Verba volant, scripta manent

Les paroles s’envolent, les écrits restent. Ce dicton latin est à la base de deux réactions. La première est l’amour de tout ce qui est écrit. Que ce soit des listes, des petits mots, des lettres ou des romans, certains adorent mettre sur papier leurs pensées. Cela donne une sorte d’immortalité à nos idées mêmes les plus farfelues.

Mais cette immortalité n’est pas sans inconvénients. Avec le temps, souvent nos avis et nos habitudes changent. De plus, il n’est pas possible de contrôler qui pourra lire ce qu’on a écrit une fois que le papier quitte nos mains.

Il est alors parfois préférable de se servir du caractère éphémère des paroles pour faire passer son message.

Personnellement, je ne suis pas du genre à partager mes pensées et émotions avec tout le monde. Pourquoi est-ce que je tiens un blog alors?

C’est vrai que le blog peut être lu par n’importe qui. Mais je n’écris pas tout ce qui me passe par la tête non plus, loin de là.

Certains se servent de leur blog comme journal intime. J’ai déjà assez peur que quelqu’un lise un journal écrit pour en tenir un, je ne vais pas en tenir un sur internet.

J’écris sur mon blog quand je pense à quelque chose qui me marque. Parfois c’est une question sur la vie, d’autres fois c’est des choses que certains feraient, et font, mais que je ne fais pas. Des petites réflexions que j’ai envie de partager en gros.

Et donc voilà pourquoi ce blog n’est pas mis à jour de façon régulière. Parce qu’on ne peut pas se forcer à réfléchir à quelque chose.

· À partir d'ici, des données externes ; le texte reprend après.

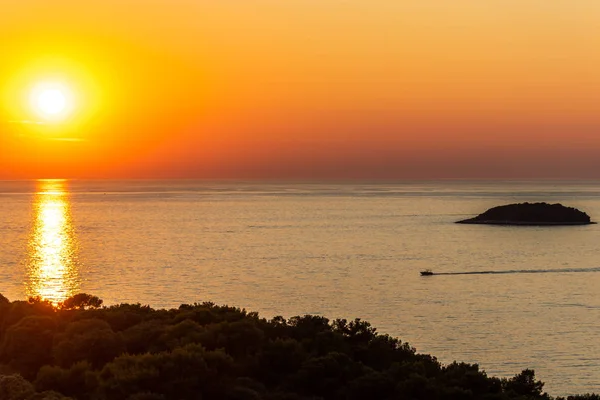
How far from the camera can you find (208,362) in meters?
40.9

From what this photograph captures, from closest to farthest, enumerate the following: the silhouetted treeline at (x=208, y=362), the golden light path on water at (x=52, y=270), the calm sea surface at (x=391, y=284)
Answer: the silhouetted treeline at (x=208, y=362)
the calm sea surface at (x=391, y=284)
the golden light path on water at (x=52, y=270)

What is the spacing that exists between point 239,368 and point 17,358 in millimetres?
13331

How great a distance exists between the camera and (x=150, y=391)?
37.7 m

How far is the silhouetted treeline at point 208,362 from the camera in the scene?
3903 cm

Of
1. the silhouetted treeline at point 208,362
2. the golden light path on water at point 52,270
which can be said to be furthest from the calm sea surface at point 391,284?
the silhouetted treeline at point 208,362

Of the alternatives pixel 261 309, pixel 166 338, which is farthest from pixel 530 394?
pixel 261 309

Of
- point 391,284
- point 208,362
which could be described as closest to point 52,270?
point 391,284

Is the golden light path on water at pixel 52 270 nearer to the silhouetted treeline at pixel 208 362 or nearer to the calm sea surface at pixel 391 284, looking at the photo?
the calm sea surface at pixel 391 284

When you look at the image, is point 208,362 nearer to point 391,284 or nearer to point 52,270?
point 391,284

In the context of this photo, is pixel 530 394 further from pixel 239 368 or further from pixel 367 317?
pixel 367 317

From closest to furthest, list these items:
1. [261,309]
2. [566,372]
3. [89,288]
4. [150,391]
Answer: [150,391] < [566,372] < [261,309] < [89,288]

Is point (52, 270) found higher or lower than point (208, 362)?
lower

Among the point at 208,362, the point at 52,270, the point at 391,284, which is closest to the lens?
the point at 208,362

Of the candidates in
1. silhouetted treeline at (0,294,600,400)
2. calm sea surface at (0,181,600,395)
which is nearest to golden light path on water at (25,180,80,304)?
calm sea surface at (0,181,600,395)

Parce que l’inspiration vient quand elle en a envie.

Mais tenez bon car la rentrée prochaine sera un moment de rencontres et de découvertes, et qu’est-ce qui inspire plus que la nouveauté?

4 comments to Verba volant, scripta manent

  • J’ai souvenir que cette phrase latine était collée derrière le bureau de Dupont…. Je pense beaucoup au collège ces derniers temps… Maintenant que Thomas a déménagé ça me fait bizarre… je nous sens vraiment tous éclaté..

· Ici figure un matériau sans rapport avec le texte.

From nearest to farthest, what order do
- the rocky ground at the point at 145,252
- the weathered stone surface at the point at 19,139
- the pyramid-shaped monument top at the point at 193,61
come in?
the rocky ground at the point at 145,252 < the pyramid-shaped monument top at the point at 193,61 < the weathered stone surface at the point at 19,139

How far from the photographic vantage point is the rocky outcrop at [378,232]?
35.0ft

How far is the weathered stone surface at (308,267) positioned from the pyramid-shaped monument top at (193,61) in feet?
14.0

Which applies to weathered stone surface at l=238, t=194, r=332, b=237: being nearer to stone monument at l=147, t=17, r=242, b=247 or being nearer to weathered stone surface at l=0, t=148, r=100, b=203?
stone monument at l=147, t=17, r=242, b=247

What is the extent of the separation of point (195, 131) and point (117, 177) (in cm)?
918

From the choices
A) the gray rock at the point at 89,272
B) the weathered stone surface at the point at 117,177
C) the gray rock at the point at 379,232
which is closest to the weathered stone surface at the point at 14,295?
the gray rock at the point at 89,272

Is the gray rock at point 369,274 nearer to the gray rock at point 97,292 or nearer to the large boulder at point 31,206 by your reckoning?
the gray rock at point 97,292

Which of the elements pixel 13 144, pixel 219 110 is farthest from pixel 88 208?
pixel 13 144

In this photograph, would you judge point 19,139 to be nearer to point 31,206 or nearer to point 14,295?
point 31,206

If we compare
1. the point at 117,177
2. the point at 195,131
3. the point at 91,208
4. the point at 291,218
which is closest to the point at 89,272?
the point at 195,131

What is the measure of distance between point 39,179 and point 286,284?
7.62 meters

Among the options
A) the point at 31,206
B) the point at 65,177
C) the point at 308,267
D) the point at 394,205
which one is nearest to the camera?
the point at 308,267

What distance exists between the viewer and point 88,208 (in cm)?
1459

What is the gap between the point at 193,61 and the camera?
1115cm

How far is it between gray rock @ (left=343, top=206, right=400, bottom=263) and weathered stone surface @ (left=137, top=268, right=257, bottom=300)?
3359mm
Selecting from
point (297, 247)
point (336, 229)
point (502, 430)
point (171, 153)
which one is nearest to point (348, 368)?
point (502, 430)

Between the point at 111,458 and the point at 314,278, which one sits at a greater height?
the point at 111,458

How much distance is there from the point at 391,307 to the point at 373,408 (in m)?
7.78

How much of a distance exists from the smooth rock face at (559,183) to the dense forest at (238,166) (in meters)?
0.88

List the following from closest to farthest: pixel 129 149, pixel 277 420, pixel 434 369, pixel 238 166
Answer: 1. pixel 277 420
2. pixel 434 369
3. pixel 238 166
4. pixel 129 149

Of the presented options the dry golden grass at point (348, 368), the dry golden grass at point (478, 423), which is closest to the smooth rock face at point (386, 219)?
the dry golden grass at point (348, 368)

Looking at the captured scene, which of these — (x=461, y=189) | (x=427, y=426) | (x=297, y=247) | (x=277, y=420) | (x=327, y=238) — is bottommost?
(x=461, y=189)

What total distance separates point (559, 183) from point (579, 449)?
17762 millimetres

  • C’était encore une autre ère, celle d’avant lycée. Il y a juste eu une coupure moins prononcée car on pouvait se retrouver au lycée.
    J’ai vraiment aimé l’ère collège quand même, malgré ce que je peux en dire parfois. On était plus innocents et donc plus libres d’une certaine manière.

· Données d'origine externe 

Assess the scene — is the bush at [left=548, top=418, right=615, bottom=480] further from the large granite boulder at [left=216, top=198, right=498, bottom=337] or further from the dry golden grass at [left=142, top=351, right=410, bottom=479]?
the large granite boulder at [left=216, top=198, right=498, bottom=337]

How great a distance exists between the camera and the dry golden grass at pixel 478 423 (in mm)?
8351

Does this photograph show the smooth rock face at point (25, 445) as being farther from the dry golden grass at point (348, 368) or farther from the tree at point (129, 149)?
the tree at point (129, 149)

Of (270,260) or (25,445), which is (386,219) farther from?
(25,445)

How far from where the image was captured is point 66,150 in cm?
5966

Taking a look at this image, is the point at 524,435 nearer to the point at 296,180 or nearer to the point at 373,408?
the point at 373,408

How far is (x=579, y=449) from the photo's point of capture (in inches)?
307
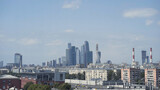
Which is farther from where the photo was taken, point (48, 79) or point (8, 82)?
point (48, 79)

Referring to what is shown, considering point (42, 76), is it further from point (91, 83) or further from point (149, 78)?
point (149, 78)

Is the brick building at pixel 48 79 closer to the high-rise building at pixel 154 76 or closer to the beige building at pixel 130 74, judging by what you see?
the high-rise building at pixel 154 76

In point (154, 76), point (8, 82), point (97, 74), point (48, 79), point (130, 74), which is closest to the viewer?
point (8, 82)

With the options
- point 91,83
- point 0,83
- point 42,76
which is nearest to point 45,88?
point 0,83

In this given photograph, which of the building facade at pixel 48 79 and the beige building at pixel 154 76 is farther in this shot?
the beige building at pixel 154 76

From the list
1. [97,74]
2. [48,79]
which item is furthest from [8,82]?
[97,74]

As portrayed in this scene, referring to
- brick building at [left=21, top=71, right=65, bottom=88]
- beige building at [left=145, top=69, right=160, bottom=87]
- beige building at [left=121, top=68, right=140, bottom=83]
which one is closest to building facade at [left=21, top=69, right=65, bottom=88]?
brick building at [left=21, top=71, right=65, bottom=88]

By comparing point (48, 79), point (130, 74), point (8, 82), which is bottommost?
point (8, 82)

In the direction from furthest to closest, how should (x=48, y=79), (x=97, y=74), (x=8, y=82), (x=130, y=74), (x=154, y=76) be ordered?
(x=97, y=74)
(x=130, y=74)
(x=154, y=76)
(x=48, y=79)
(x=8, y=82)

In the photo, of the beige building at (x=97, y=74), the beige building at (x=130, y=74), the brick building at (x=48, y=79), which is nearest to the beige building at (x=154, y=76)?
the beige building at (x=130, y=74)

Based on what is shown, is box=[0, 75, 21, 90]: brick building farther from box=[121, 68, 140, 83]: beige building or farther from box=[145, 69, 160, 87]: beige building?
box=[121, 68, 140, 83]: beige building

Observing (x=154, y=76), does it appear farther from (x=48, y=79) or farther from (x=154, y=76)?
(x=48, y=79)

  • Moi ça dépend des souvenirs du collège qui me reviennent. On était différents, moins matures c’est clair donc on se prenait la tête pour des trucs plus futiles.
    Maintenant on a grandit on voit la “réalité” des choses, on traverse des trucs qui font plus mal et en même temps je suis contente de ce que je suis, malgré le fait que je suis pas en pleine santé ou quoi que ce soit du genre. J’avance et c’est pas une impression que j’avais quand j’étais au collège.

  • Quentin

    Tous comme Manon cette phrase me rappel des souvenir. Pas forcement bon d’ailleurs. je pense qu’il y a des période que l’on doit oublier. Moi c’est celle du collège que je souhaite oublier a part le bon temps passer ensemble bien sur. Mais cette période reste la plus désagréable de ma vie. c’est une ère qui montre une grande stupidité de ma vie. Chamaillerie idiote et autre. Enfin c’est comme sa que l’on grandit (phrase de mon père). Je pense que je suis encore trop prés de cette ère. C’est souvenir de collège me font pensé que je n’est pas du tout grandi et j’aimerais passé ce cap être un peu moins idiot et bcp plus responsable.Ma personnalité et de faire des bêtise avec sylvain, celle d’Anais de travailler jusqu’à la mort pour réusir ce qu’elle veut, Camille d’être super têtu et de ne jamais savoir ce qu’elle veut. En faite on est rester les même sans aucune évolution a part physique pour certain.